• _PASSAGE TO READ_
BEGIN

This interview with Helmut Scholz was conducted by editors of the Ukrainian Left magazine СПIЛЬНЕ/ COMMONS.
In previous materials we’ve already generally informed our readers about how the European Parliament functions and which parliamentary groups are represented in it. In our interview with you we would like first of all to focus on the radical left in the European Parliament and their group GUE/NGL. What do the radical left parties of the group aim to achieve in the EP in comparison to their goals in the national parliaments?
Our core common values on the left is our fight for social justice, democracy, ecological transition including tackling climate change, peace, international and solidarity and fair trade relations. We base our cooperation on universal human rights, equality and feminist and gender values. We address these topics on all appropriate levels of political decision-making. This includes of course both the national level and the European Union political level but also the local level. We want to act and improve the living conditions locally, nationally, in the European Union, and globally.
There is a strong criticism of EU among the radical left as neoliberal, anti-democratic and imperialistic project? What do you think about this criticism? Do you think it is possible to reform EU in progressive direction? If yes, what is your vision of this reform?
When we criticize neoliberalism, we should address the relevant actors, and not the EU as such. The governments of all 28 EUROPEAN Union’s Member States are composed of political parties. Most of them relate to certain political families such as the European People’s Party (EPP), the European Socialists (PES), the Alliance of Liberals & Democrats (ALDE), the Greens, or the European Left (EL). And these European political parties with a lot of national or regional Member parties acting within the frame of the EU’s Member States are also composing the European Parliament and participate in shaping and deciding on EU politics. Therefore it must encourage everybody struggling for a social just, fair and sustainable world to understand to develop strategies and implement them into concrete actions against neoliberal economic policies pursued by conservative and liberal parties (for example being Members in the current EPP an ALDE groups and reflecting governing parties in a lot of EU Member States), or against nationalistic egoistic policies focused by right extreme and political parties regardless whether they promote it on the national or on the European level. Social-democratic Parties – partly also in power in various EU MS still have to understand either to continue policies going in cooperation with forces agreeing with neoliberal economic approaches like the Blair/Schroeder style neoliberal forces leading to a substantive loss of trust among people in their countries or to restructure social-democratic policies expressing the original values of this political bloc and reflecting hopes and interests of a younger and more critical generation grown up under conditions and challenges of a globalized economic system. I will not give up our struggle against neoliberal parties and politicians on the national level. I will also continue our struggle on the level of the European Union and beyond.
We want to transform our European Union by changing the political priorities and in particular by regaining political priorities over market liberalism. We want to reduce poverty, increase income for the poorer sectors of the population in all Member States, guarantee chances and right for everybody to decent jobs, education as well as professional training and free access to health care systems. We need more and better cohesion policy, we need a common approach to modernize our industries, we must fight climate change together. We want to change the way how we measure success. It should no longer be just the figure for growth of the gross domestic product. As we have only eleven years left to implement the most urgent climate protection measures and to achieve the United Nations’ Sustainable Development Goals, the new benchmark of success for a policy and politicians must become the contribution to achieving these goals.
Do you think that European parliament should be given more power within the structure of European institutions? What about giving more power over the national parliaments?

END

• _PROBLEM A_
Which magazine's editors conducted the interview with Helmut Scholz?
• _PROBLEM B_
Please copy the interview with Helmut Scholz from "This interview with" to "in the national parliaments?" word for word.

• _THE DATA_

BEGIN

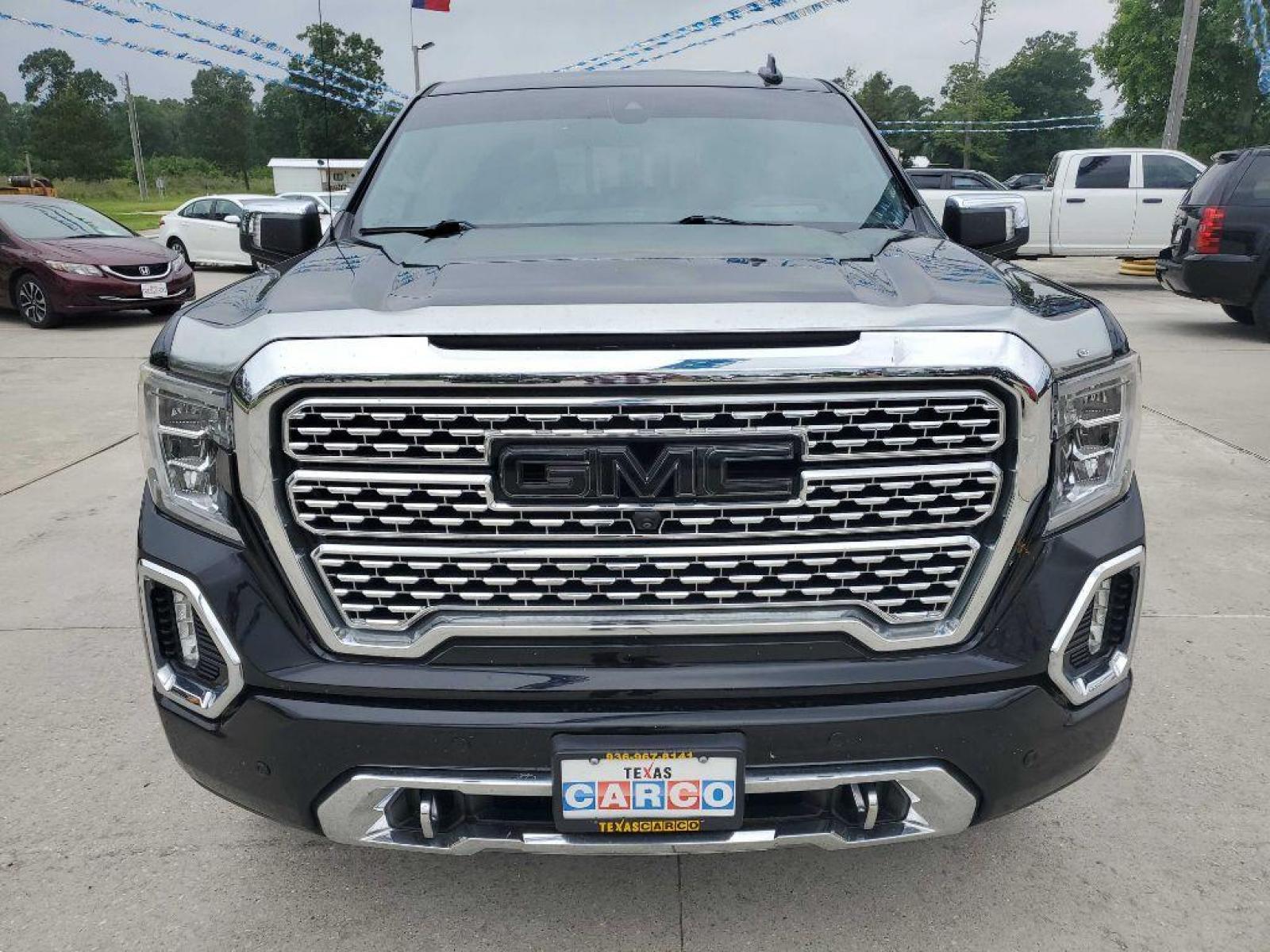 2021 Black GMC SIERRA 1500 DENALI (1GTU9FET4MZ) with an 3.0L engine, Automatic transmission, located at 3553 US Hwy 190 W., Livingston, TX, 77351, (936) 967-8141, 30.812162, -95.077309 - Take a look at this gorgeous 1 Owner 2021 GMC Sierra DENALI Edition. It's fully loaded with 4 wheel drive, premium BOSE stereo, sunroof, push button start, black leather interior, rear seat storage bins, heads up display , an incredible 3.0 DURAMAX Diesel engine and lots more! Come by today to see - Photo #9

END

• _RESPONSE AREA A_
The editors of the Ukrainian Left magazine СПIЛЬНЕ/COMMONS conducted it.

• _RESPONSE AREA B_
This interview with Helmut Scholz was conducted by editors of the Ukrainian Left magazine СПIЛЬНЕ/ COMMONS.
In previous materials we’ve already generally informed our readers about how the European Parliament functions and which parliamentary groups are represented in it. In our interview with you we would like first of all to focus on the radical left in the European Parliament and their group GUE/NGL. What do the radical left parties of the group aim to achieve in the EP in comparison to their goals in the national parliaments?